Monday, May 14, 2007

Female Infanticide

Primate groups are rife with infanticide. Now there's more evidence females kill each other's babies too.
Typically, it is the newcomer males who kill infants in a group. Infanticide usually happens in species where males leave their natal groups (the ones they were born in). At maturity they leave to form their own group or join an existing one. By killing babies, the new males bring the nursing females back into estrus sooner so they are able to impregnate them and sire their own offspring right away rather than waiting the 3-4 years it would take for the females to wean their babies sired by the previous male and become fertile again.

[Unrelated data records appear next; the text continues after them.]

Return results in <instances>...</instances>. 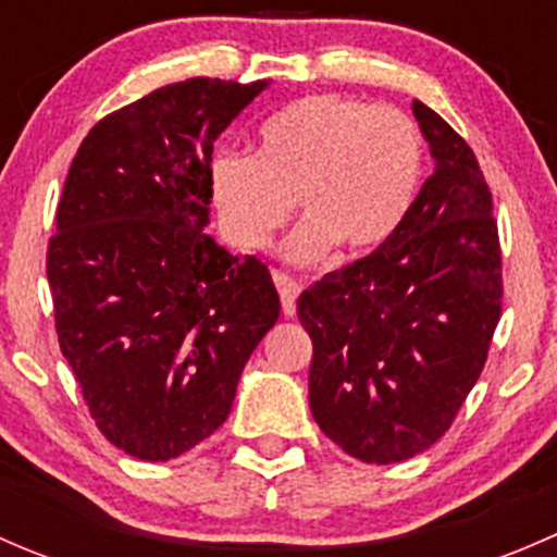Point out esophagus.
Listing matches in <instances>:
<instances>
[{"label":"esophagus","mask_w":557,"mask_h":557,"mask_svg":"<svg viewBox=\"0 0 557 557\" xmlns=\"http://www.w3.org/2000/svg\"><path fill=\"white\" fill-rule=\"evenodd\" d=\"M274 285H277V290H280L283 312L288 314V318H294V314H296V299H299V294H301V283H299V280L290 277V274L274 272Z\"/></svg>","instance_id":"obj_1"}]
</instances>
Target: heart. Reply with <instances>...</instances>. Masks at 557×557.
<instances>
[{
  "label": "heart",
  "instance_id": "1",
  "mask_svg": "<svg viewBox=\"0 0 557 557\" xmlns=\"http://www.w3.org/2000/svg\"><path fill=\"white\" fill-rule=\"evenodd\" d=\"M423 172V134L407 112L314 94L267 117L252 156H215L210 190L223 232L252 252L272 245L296 201L305 221L285 256L310 263L334 247L345 256L383 247L407 221Z\"/></svg>",
  "mask_w": 557,
  "mask_h": 557
}]
</instances>
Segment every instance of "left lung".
I'll return each instance as SVG.
<instances>
[{
    "instance_id": "obj_1",
    "label": "left lung",
    "mask_w": 557,
    "mask_h": 557,
    "mask_svg": "<svg viewBox=\"0 0 557 557\" xmlns=\"http://www.w3.org/2000/svg\"><path fill=\"white\" fill-rule=\"evenodd\" d=\"M436 166L383 247L299 296L310 409L363 463L429 450L480 380L502 318V247L474 150L414 99Z\"/></svg>"
}]
</instances>
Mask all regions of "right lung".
<instances>
[{
  "label": "right lung",
  "mask_w": 557,
  "mask_h": 557,
  "mask_svg": "<svg viewBox=\"0 0 557 557\" xmlns=\"http://www.w3.org/2000/svg\"><path fill=\"white\" fill-rule=\"evenodd\" d=\"M269 81L190 77L88 132L48 243L55 334L99 431L170 460L226 423L239 374L280 318L267 263L210 223L212 143Z\"/></svg>",
  "instance_id": "right-lung-1"
}]
</instances>
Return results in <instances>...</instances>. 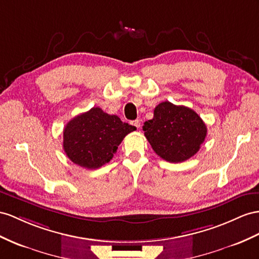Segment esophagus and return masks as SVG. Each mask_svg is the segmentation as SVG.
<instances>
[{"instance_id":"esophagus-1","label":"esophagus","mask_w":259,"mask_h":259,"mask_svg":"<svg viewBox=\"0 0 259 259\" xmlns=\"http://www.w3.org/2000/svg\"><path fill=\"white\" fill-rule=\"evenodd\" d=\"M131 124L135 125L137 129H139V128H140V125H141V122H140V120H138V119H137V120L131 121Z\"/></svg>"}]
</instances>
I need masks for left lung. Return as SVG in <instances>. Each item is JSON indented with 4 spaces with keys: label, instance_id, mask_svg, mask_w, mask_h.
<instances>
[{
    "label": "left lung",
    "instance_id": "1",
    "mask_svg": "<svg viewBox=\"0 0 259 259\" xmlns=\"http://www.w3.org/2000/svg\"><path fill=\"white\" fill-rule=\"evenodd\" d=\"M143 131L155 153L170 163L194 156L207 136V127L196 111L169 102L156 106L153 119L144 122Z\"/></svg>",
    "mask_w": 259,
    "mask_h": 259
}]
</instances>
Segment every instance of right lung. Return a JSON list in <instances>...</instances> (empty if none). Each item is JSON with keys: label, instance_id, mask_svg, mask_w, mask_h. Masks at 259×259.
I'll return each instance as SVG.
<instances>
[{"label": "right lung", "instance_id": "add662e5", "mask_svg": "<svg viewBox=\"0 0 259 259\" xmlns=\"http://www.w3.org/2000/svg\"><path fill=\"white\" fill-rule=\"evenodd\" d=\"M136 129L135 125L122 122L118 116L93 107L66 123L63 150L78 166L95 169L108 163L123 138Z\"/></svg>", "mask_w": 259, "mask_h": 259}]
</instances>
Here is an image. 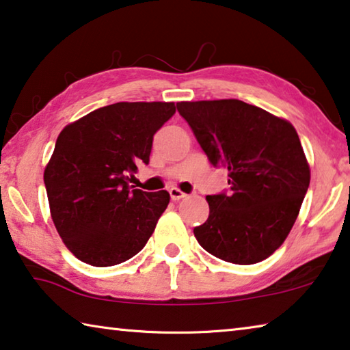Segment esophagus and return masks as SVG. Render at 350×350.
Instances as JSON below:
<instances>
[{
    "mask_svg": "<svg viewBox=\"0 0 350 350\" xmlns=\"http://www.w3.org/2000/svg\"><path fill=\"white\" fill-rule=\"evenodd\" d=\"M170 196H171V200H180V199H183L187 196L185 193H182L179 188H176V187H173V188H170Z\"/></svg>",
    "mask_w": 350,
    "mask_h": 350,
    "instance_id": "34e87169",
    "label": "esophagus"
}]
</instances>
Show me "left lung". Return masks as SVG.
<instances>
[{"instance_id":"8db88e82","label":"left lung","mask_w":350,"mask_h":350,"mask_svg":"<svg viewBox=\"0 0 350 350\" xmlns=\"http://www.w3.org/2000/svg\"><path fill=\"white\" fill-rule=\"evenodd\" d=\"M213 167L228 170V191L206 196L208 219L194 228L200 247L248 265L280 248L298 217L310 170L295 128L241 100L180 102Z\"/></svg>"}]
</instances>
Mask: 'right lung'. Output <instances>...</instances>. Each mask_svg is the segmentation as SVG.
Segmentation results:
<instances>
[{
    "label": "right lung",
    "instance_id": "add662e5",
    "mask_svg": "<svg viewBox=\"0 0 350 350\" xmlns=\"http://www.w3.org/2000/svg\"><path fill=\"white\" fill-rule=\"evenodd\" d=\"M176 108L165 102L108 105L58 135L44 185L57 232L83 262H125L150 239L170 193L134 189L129 177L139 163H150L154 134Z\"/></svg>",
    "mask_w": 350,
    "mask_h": 350
}]
</instances>
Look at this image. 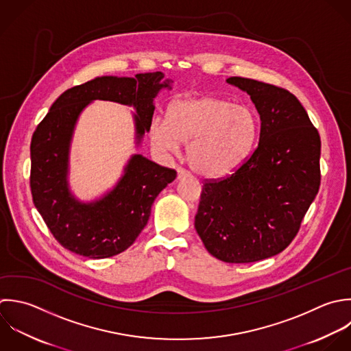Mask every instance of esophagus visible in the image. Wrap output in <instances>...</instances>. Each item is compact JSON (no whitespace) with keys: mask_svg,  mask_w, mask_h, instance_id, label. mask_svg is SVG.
<instances>
[{"mask_svg":"<svg viewBox=\"0 0 351 351\" xmlns=\"http://www.w3.org/2000/svg\"><path fill=\"white\" fill-rule=\"evenodd\" d=\"M190 173L187 172V171H184V169H178V180H180V179H184V178H187Z\"/></svg>","mask_w":351,"mask_h":351,"instance_id":"obj_1","label":"esophagus"}]
</instances>
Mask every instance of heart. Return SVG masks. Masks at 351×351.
<instances>
[{
    "instance_id": "b5f03b06",
    "label": "heart",
    "mask_w": 351,
    "mask_h": 351,
    "mask_svg": "<svg viewBox=\"0 0 351 351\" xmlns=\"http://www.w3.org/2000/svg\"><path fill=\"white\" fill-rule=\"evenodd\" d=\"M258 121L243 105L205 95L173 101L167 121L154 119L149 128L152 145L162 153L187 146V161L205 178H223L237 171L250 154Z\"/></svg>"
}]
</instances>
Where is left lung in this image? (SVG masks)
<instances>
[{
  "label": "left lung",
  "mask_w": 351,
  "mask_h": 351,
  "mask_svg": "<svg viewBox=\"0 0 351 351\" xmlns=\"http://www.w3.org/2000/svg\"><path fill=\"white\" fill-rule=\"evenodd\" d=\"M227 83L256 105L258 145L231 176L204 183L194 226L213 257L246 264L279 254L298 234L319 193L322 141L290 91L241 76Z\"/></svg>",
  "instance_id": "8db88e82"
}]
</instances>
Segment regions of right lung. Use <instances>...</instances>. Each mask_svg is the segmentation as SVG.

When infanticide was first observed in primates, scientists thought it was pathological. Later the careful detective work of primatologist Sarah Hrdy demonstrated that infanticide was an adaptive reproductive strategy for males.

I think the same thing might be happening with the discovery of female infanticide in primates.

When Jane Goodall first observed a mother-daughter pair of chimps who killed, in seemingly systematic fashion, the offspring of other females in their troop, she thought the pair might be mentally off - perhaps psychotic. Serial killers even! At one point, Goodall co-authored an article with an American personality psychologist in which they created personality profiles of all of the females in the troop. They showed that the two females (Passion and Pom) were different from the other females.

Even with this new observation of female infanticide, the behavior is unusual and not normal so far as anyone knows right now.

It all leads me to question whether this is abnormal behavior/mental illness in chimps or some sort of adaptive reproductive strategy in which the females are taking out the competition.

I think it is also possible that it could be both abnormal *and* adaptive, but doesn't warrant a label of mental illness. For aberrant behavior to be a "mental illness" it has to be maladaptive. There isn't a whole lot of evidence that wild primates have any mental illness. That's associated with captivity - a fact that would be totally unsurprising to Freud who believed that Civilization is what causes our discontent.